L’ULIS est une structure qui semble convenir à Dylan ; structure qui offre un environnement serein, un accompagnement par les adultes qui peut être modulable. L’ULIS a un fonctionnement suffisamment souple pour « amortir » les moments de « crise », qui apparaissent comme moins déviant que s’ils se produisaient en classe ordinaire.
Si l’actuelle dynamique positive se confirme, l’ULIS offre la possibilité d’une scolarisation en classe ordinaire, de façon mesurée et progressive en fonction du niveau scolaire et des progrès dans les attitudes de Dylan.
L’inquiétude de la famille pour l’avenir, l’avenir professionnel notamment, cette inquiétude nous la partageons. Ce n’est pas la même inquiétude, ce n’est pas notre enfant. Disons que nous sommes inquiets, raisonnablement inquiets. Nous sommes affectés par les difficultés de Dylan et heureusement, cela nous permets de nous mobiliser. Mais l’inquiétude ne nous paralyse pas. Nous souhaitons que les progrès soient plus rapides. Notre inquiétude nous maintient en éveil, en veille, sur ce qu’il convient de faire.

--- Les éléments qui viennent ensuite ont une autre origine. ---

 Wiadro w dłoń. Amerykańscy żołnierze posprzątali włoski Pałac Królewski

Ce qui peut rassurer la famille c’est notre engagement à côté de Dylan pour chercher avec lui les pistes de progrès ; avec lui et avec notre expertise, notre expérience. Il ne s’agit pas de trouver la bonne méthode, la méthode miracle mais de l’aider à se développer avec beaucoup de bienveillance et beaucoup d’exigence.

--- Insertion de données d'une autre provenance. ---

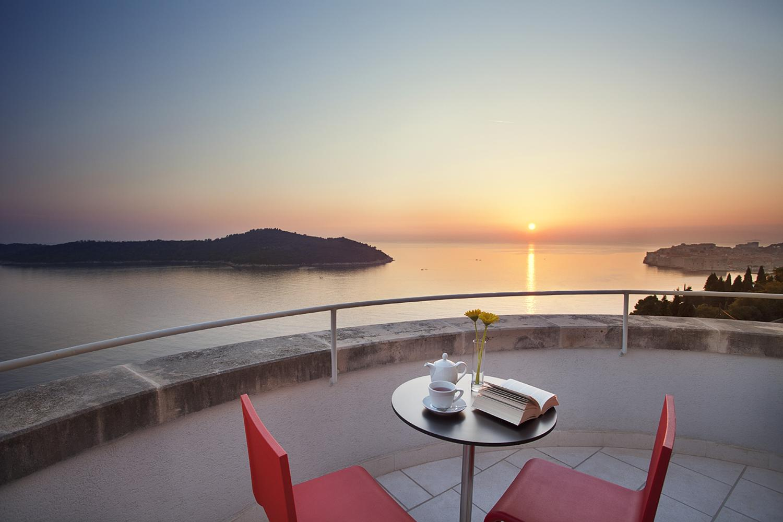 Croatia, Dubrovnik Riviera, Dubrovnik, villa Lucija, sunset on the terrace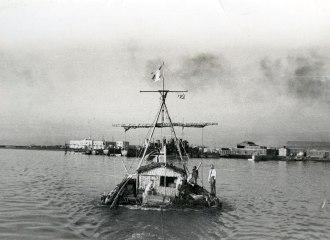 Kon Tki, o barco da expedição de Thor Heyerdahl em 1947 - Fonte - httpkickasstrips.com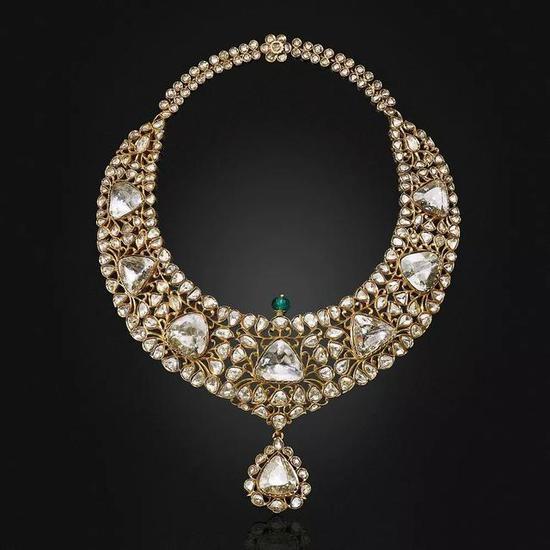王室也缺钱?创造私人珠宝拍卖记录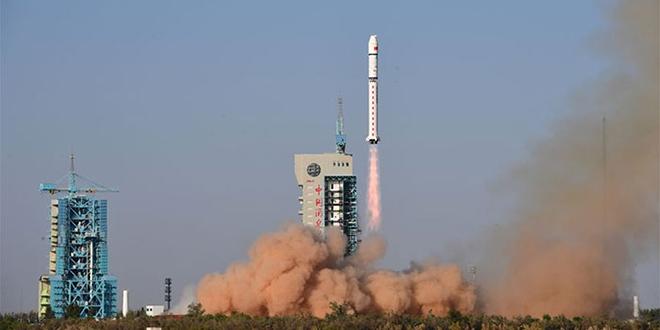 la Chine lance cinq nouveaux satellites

Je parle beaucoup et longtemps, mais l’éloquence emporte l’adhésion, il s’agit à la fois de maintenir l’auditoire attentif et de lui faire approcher le sens que je tente d’établir.

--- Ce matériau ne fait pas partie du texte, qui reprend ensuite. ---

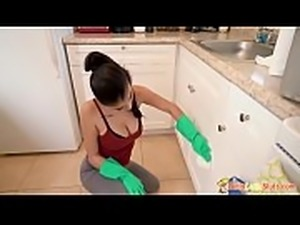 Dirty Latin Maid Michelle Martinez Cleaning In Tight Ass Pants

Il s’agit d’un récit non écrit à l’avance. Je raconte. Il m’apparaît fondamental de ne pas lire un récit déjà écrit afin de garder une forme qui permet une élaboration dans le présent de la situation.
J’ai quelques repères mais je ne sais pas exactement où le récit va me mener. Les choses ne sont pas assénées mais le discours tourne autour, tente d’approcher une réalité. Cette forme de discours faite d’imprécision et de flou est en faite une recherche devant tous et pour soi. Il en va d’une élaboration en temps réel ; élaboration, recherche de sens qui veut ouvrir un espace mental d’élaboration pour celui qui écoute. Depuis maintenant de longues années, je peux dire que ces réunions sont de véritables temps de travail, un travail d’élaboration collective de sens. Chacun vient avec ses fragments de pratiques, d’observation, de réflexion et on tente de rassembler tout cela pour interroger l’énigme – les énigmes – [chose ou personne difficile à comprendre]. Il ne s’agit pas précisément d’un puzzle où chaque partenaire viendrait poser sa (ses) pièce(s). Il y a de cela quand chaque partenaire raconte ce qui se passe dans son cadre d’intervention qui est un milieu particulier à chaque fois. Il en va d’une approche globale du jeune.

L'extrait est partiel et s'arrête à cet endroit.